Probably Tom Aldredge’s most famous role was that of the Narrator and The Mysterious Man (The Baker’s father) in Stephen Sondheim and James Lapine’s Broadway musical Into the Woods (1987). This production ran for nearly two years, won three Tony Awards® and five Drama Desk Awards, and was recreated in a film shown on PBS Great Performances in 1991. Aldredge also originated the role of Dr. Tambourri in the next original Sondheim/Lapine musical collaboration, Passion (1994). Passion won Tony Awards® for Best Musical, Best Book, Best Score, and Best Actress, and got six more nominations, including one for Aldredge for Best Featured Actor. From the Drama Desk the show received highest honors for its Book, Music and Lyrics, Orchestration, and leading actress.

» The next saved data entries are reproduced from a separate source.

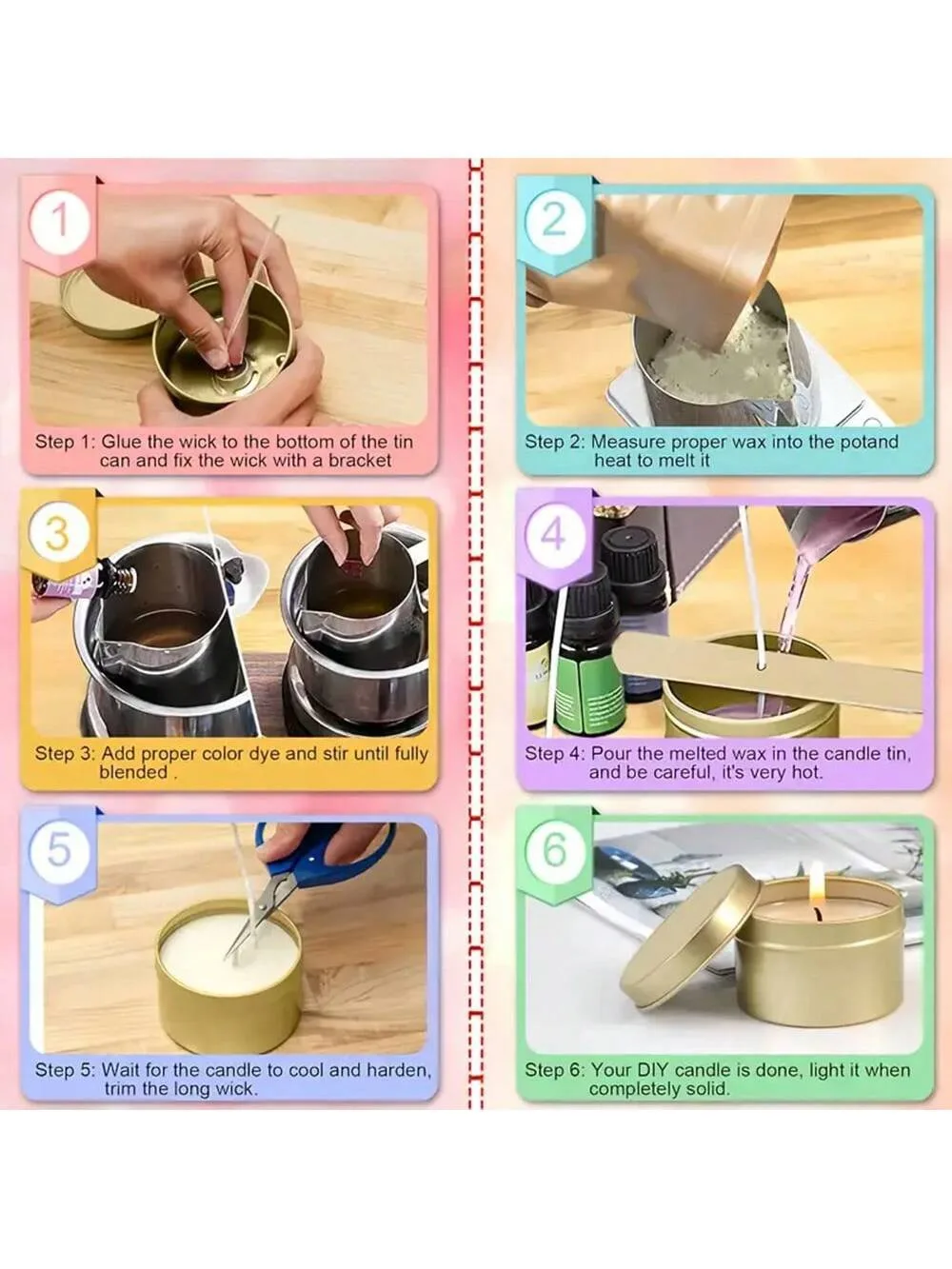 1

Step 1: Glue the wick to the bottom of the tin can and fix the wick with a bracket

2

Step 2: Measure proper wax into the potand heat to melt it

3

Step 3: Add proper color dye and stir until fully blended .

4

Step 4: Pour the melted wax in the candle tin, and be careful, it's very hot.

5

Step 5: Wait for the candle to cool and harden, trim the long wick.

6

Step 6: Your DIY candle is done, light it when completely solid.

Other notable Broadway appearances by Tom Aldredge were in The Little Foxes, a 1981 revival starring Elizabeth Taylor in which he played her dying husband, Horace Giddens; the 1997 revival of Inherit the Wind produced by Tony Randall; and revivals of The Three Sisters (1997), 1776 (1997), The Crucible (2002), Twentieth Century (2004), and Twelve Angry Men (2004). For his performances in The Little Foxes and Twentieth Century he was nominated for Tony Awards®, bringing his lifetime total of nominations to five. His roles with the New York Shakespeare Festival included Tybalt in Romeo and Juliet, Sir Andrew Aguecheek in Twelfth Night, King Lear’s Fool, and the title role in Cymbeline.
Aldredge was married to Tony®– and Oscar®-winning costume designer Theoni V. Aldredge from 1953 until her death in January 2011. He died from lymphoma just six months after, in a hospice in Tampa, Florida.